Data for processing =>
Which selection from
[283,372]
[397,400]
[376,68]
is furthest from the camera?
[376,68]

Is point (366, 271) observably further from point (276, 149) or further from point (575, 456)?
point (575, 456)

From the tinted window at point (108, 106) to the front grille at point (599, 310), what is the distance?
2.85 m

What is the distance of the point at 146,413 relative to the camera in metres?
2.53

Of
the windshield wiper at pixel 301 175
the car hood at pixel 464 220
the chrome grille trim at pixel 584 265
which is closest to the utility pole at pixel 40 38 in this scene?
* * *
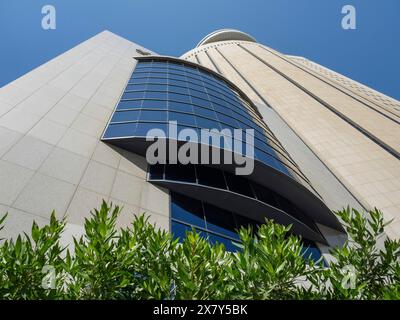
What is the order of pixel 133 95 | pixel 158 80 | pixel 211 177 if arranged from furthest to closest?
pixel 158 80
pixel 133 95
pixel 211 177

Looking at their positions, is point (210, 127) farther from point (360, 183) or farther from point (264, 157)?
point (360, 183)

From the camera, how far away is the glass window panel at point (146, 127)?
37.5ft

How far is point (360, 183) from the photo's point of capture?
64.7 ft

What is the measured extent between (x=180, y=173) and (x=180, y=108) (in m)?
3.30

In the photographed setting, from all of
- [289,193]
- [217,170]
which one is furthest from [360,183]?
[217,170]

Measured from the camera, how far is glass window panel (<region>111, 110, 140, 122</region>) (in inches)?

Problem to solve => Rewrite the data between the lines holding "What is the measured" and "Measured from the", inclusive, and give only those lines, requests included. Multiply every number in the answers (the distance and the coordinates) by 0.35, rounding each to as many decimals as it had, with halves rounded up, and leave the requests as they are.

Exercise result =>
What is the measured extent between (x=180, y=173) and (x=180, y=108) (in m)?
1.16

In the photographed setting, from all of
- [289,193]
- [217,170]
which one is furthest from [360,183]?
[76,60]

Measured from the camera, how far is glass window panel (<region>111, 110, 140, 122</region>) (in inches)?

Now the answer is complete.